Method: This research employs a quantitative method, making use of secondary data from listed industrial companies' annual reports for fiscal years 2023 and 2024 (128 firm-year observations). Panel data regression analysis with a random effects model (REM) is used to evaluate FRQ, measured as discretionary accruals derived from the Jones model. The Seemingly Unrelated Estimation Test (SUEST) is used as a post-estimation tool to statistically compare regression coefficients across country samples.
Findings: In the Indonesian sample, board independence and board expertise do not significantly affect FRQ, while board diversity and profitability do. Profitability positively moderates each governance variable's correlation with FRQ in the Indonesian sample. In the Turkish sample, no governance or profitability variables yield significant results. The SUEST coefficient comparison test indicates that the differences in the effects of governance variables between the two countries are not statistically significant at conventional levels.

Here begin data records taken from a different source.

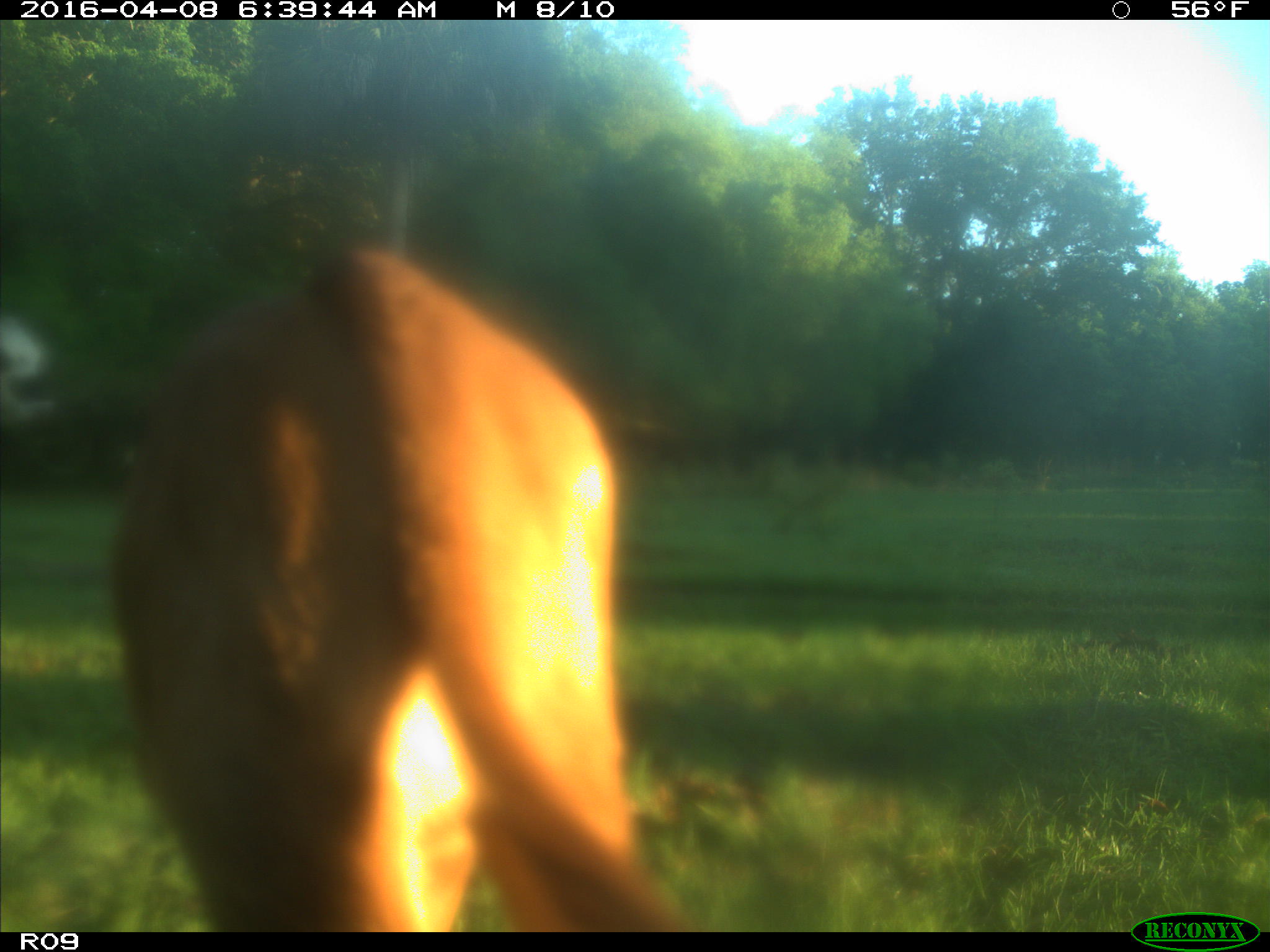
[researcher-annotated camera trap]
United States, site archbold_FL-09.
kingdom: Animalia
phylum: Chordata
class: Mammalia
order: Artiodactyla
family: Bovidae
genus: Bos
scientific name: Bos taurus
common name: domestic cow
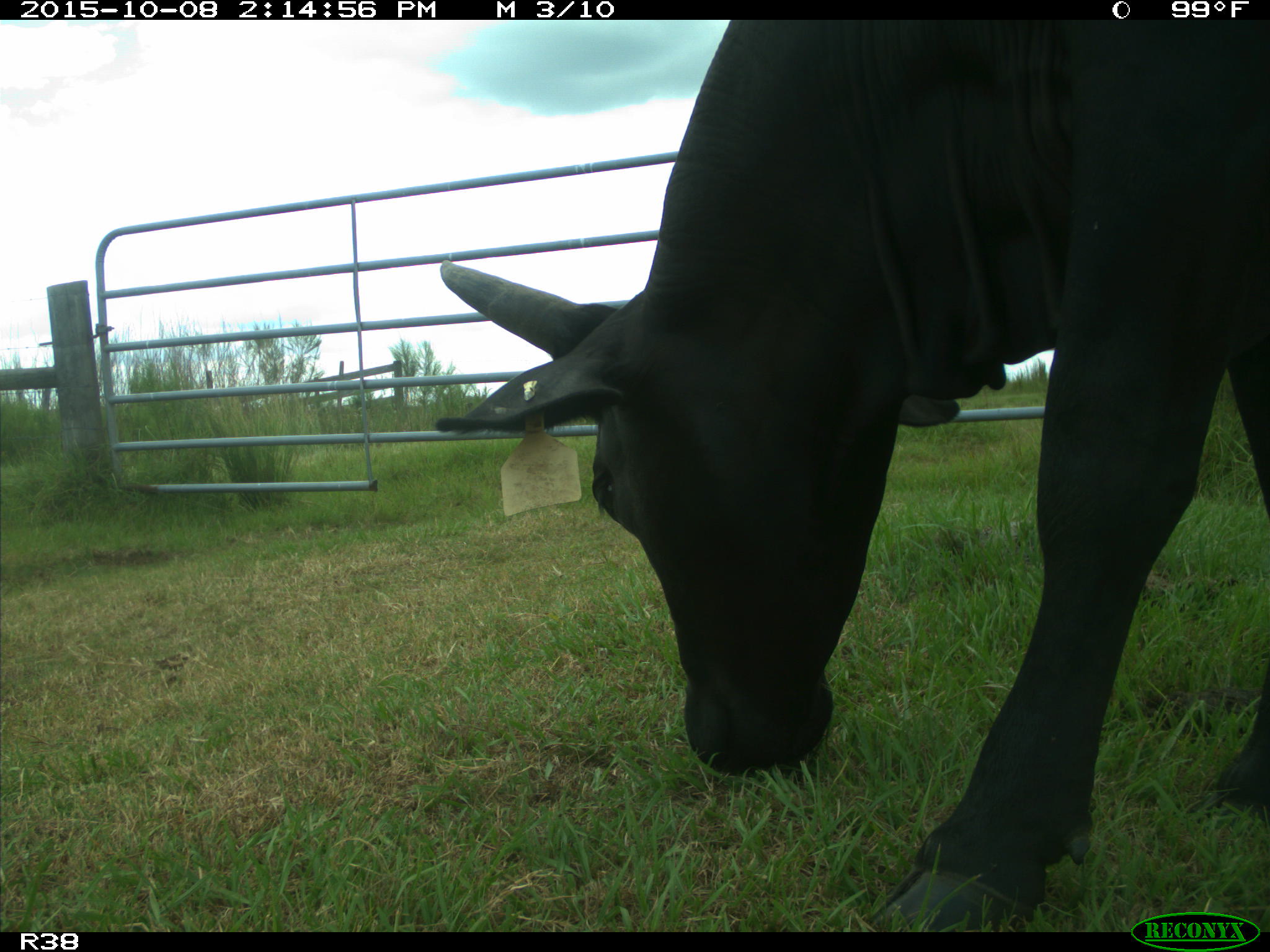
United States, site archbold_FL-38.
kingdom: Animalia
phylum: Chordata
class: Mammalia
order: Artiodactyla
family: Bovidae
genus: Bos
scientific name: Bos taurus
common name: domestic cow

Implications: The findings indicate that the national institutional framework has a significant impact on how successful corporate governance mechanisms are. Market-based incentives appear to be more dominant in Indonesia, while regulatory compliance drives reporting quality in Turkey. These findings have significant ramifications for governance professionals and regulators in developing nations.
Novelty/Value: This study adds cross-national evidence to the field on comparative governance from two institutionally distinct emerging markets. It also integrates institutional theory and signalling theory to explain how national context shapes governance effectiveness. The SUEST post-estimation procedure is applied to formally test whether cross-country coefficient differences are statistically significant.